Since some years I cook already my quince jelly only with quince juice, sugar and citron juice if needed, and always get an red-orange jelly with an intense flavour. Red currants contains a lot of pectin as well and so cooking them without gelling sugar sounded like a good idea. To reduce the risk of burning the jam, I let the berries simmer for 20 minutes without sugar, before I pass the softened fruits through a sieve and mixed it with the sugar. Starting with 1750g berries I ended with 1000g berry pulp and about 350g leftover seeds, meaning that a lot of water was evaporated.

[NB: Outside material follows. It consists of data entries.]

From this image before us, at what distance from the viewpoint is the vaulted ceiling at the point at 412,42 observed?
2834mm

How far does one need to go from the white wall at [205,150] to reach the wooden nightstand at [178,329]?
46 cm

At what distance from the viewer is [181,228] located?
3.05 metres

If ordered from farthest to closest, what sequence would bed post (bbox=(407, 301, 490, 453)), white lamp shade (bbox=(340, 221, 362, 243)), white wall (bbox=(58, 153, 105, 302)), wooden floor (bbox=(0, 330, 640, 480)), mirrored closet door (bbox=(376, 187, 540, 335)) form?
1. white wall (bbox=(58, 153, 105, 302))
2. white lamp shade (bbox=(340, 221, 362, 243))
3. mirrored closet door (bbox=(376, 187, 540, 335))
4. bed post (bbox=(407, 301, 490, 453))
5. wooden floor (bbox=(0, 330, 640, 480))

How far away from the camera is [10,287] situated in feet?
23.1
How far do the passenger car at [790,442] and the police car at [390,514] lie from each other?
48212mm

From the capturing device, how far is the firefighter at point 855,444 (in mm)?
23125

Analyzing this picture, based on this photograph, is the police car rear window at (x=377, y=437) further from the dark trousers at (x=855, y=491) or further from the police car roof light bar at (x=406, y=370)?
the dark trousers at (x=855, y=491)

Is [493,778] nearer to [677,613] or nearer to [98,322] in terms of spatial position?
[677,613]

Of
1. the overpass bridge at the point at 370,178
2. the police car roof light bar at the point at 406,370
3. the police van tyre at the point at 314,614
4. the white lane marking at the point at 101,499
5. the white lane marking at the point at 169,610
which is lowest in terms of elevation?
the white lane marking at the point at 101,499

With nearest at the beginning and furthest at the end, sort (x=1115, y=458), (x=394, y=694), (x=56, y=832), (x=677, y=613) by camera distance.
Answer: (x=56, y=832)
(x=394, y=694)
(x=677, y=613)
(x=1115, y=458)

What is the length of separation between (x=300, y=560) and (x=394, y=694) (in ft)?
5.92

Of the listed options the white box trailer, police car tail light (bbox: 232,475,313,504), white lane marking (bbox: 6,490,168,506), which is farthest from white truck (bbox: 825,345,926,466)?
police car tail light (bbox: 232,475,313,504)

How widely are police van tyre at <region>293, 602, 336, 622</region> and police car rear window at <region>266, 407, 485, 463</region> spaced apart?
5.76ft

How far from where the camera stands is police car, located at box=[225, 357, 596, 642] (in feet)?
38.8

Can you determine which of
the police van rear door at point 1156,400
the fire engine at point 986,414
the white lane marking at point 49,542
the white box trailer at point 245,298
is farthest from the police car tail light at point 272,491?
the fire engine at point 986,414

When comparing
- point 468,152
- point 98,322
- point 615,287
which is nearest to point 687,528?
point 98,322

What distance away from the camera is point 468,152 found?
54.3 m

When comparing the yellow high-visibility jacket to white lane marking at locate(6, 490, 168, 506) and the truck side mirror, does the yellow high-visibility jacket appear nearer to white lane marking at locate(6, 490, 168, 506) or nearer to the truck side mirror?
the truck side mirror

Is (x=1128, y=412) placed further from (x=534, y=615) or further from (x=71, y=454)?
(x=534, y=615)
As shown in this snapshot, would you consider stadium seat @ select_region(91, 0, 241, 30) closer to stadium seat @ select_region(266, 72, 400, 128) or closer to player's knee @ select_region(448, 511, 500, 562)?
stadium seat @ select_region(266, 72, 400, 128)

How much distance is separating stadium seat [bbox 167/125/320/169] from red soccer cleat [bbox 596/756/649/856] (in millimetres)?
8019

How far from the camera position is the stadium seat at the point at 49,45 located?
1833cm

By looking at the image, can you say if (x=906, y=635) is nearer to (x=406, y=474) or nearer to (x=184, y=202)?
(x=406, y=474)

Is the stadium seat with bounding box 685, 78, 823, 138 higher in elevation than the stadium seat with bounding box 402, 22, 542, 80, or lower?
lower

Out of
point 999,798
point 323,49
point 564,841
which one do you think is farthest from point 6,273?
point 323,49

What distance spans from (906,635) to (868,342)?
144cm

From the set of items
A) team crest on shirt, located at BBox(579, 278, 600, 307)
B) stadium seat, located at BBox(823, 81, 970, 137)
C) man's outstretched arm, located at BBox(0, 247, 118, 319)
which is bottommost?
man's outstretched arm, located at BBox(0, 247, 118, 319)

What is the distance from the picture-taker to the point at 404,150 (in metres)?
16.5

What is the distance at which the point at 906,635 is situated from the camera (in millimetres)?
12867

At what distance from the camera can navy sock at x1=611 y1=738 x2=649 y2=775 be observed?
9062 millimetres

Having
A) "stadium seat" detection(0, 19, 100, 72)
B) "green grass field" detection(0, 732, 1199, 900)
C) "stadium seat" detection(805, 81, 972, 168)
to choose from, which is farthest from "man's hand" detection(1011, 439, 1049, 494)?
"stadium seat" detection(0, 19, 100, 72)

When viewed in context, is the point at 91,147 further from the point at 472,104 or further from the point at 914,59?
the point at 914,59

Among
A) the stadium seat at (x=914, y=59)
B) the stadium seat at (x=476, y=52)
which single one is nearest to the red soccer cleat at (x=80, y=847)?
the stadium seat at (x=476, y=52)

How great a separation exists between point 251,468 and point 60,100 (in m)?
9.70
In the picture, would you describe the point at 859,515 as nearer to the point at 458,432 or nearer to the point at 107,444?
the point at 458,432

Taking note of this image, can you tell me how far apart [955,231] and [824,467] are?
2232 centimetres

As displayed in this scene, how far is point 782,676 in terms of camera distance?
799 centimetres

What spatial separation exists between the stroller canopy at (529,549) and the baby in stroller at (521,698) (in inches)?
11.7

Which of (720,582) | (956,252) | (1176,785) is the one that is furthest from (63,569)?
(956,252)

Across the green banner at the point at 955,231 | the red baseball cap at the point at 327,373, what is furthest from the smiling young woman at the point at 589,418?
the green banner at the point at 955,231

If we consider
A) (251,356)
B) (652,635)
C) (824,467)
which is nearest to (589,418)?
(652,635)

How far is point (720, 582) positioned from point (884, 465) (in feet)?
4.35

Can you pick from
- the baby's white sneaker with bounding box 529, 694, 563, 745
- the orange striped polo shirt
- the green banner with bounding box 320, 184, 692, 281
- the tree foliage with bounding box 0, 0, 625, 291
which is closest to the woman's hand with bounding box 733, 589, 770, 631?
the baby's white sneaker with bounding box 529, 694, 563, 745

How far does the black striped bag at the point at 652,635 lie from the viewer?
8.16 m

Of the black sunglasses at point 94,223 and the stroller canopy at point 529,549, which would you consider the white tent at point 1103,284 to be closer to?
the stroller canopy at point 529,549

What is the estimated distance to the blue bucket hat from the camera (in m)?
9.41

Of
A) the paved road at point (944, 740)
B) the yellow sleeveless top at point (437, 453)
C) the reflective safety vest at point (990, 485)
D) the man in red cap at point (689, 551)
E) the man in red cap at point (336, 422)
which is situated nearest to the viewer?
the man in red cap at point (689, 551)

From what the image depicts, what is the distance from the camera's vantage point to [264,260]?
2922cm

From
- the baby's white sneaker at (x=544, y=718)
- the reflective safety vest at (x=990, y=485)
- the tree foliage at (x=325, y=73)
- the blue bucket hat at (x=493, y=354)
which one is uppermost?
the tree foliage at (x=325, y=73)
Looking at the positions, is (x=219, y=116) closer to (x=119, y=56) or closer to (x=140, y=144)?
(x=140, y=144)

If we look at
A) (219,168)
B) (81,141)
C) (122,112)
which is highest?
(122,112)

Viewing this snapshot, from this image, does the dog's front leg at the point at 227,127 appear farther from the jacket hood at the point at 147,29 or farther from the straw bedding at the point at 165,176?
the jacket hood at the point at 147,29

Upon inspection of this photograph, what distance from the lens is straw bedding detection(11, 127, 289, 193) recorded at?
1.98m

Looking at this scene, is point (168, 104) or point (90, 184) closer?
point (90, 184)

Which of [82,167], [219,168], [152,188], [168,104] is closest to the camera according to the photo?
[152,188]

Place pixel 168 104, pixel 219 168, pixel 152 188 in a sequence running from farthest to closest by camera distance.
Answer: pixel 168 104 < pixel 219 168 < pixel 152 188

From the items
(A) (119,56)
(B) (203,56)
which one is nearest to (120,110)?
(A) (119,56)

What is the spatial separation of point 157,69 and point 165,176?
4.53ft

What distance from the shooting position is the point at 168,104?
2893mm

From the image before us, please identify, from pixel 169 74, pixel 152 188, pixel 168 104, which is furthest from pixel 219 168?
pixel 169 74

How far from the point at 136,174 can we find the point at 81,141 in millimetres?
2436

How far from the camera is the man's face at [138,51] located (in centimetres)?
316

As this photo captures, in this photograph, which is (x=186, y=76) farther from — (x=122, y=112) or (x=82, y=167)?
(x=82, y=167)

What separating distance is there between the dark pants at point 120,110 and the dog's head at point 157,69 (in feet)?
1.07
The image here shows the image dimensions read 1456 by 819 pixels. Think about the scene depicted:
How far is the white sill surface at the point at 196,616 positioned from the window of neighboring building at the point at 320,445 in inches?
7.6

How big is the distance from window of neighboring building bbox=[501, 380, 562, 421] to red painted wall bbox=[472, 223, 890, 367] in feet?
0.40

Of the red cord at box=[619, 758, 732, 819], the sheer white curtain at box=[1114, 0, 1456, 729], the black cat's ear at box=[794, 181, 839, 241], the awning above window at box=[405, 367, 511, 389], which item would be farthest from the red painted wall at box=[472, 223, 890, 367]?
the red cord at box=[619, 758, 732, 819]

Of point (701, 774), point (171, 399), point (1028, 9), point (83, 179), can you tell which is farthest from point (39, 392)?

This leads to a dark red, aromatic jam and I’m sure that I will do my red currant jams in this way now all the time!
Seedlees Raspberry and Red Currant Jam (without gelling sugar)
yields 8 small glasses
- 750g raspberries
- 1 kg red currants
- about 1kg sugar
Wash the berries and put them dripping wet in a big pot (at least 6l pot). Bring the berries to boil while stirring. As soon as the berries swim in their own juice, reduce the temperature and simmer the berries for about 20 min, stirring occasionally.
Using a food mill or a sieve with a fine mesh and a wooden spoon, pass the berries through the sieve. The seeds in the sieve should be as dry as possible afterwards. Weigh the pulp (should be around 1 kg) and add the same amount of sugar. Boil for 4 min, then test on a cold plate if it gelling. Fill into pre-sterilized glasses. Put a lid on an let cool.
Tipp: The leftover seeds after straining contain enough fruit flesh to flavour some vinegar. Just mix the same amount of seeds and vinegar and let it infuse for about 2-4 weeks. Then strain the vinegar into a fresh bottle and dispose the seeds.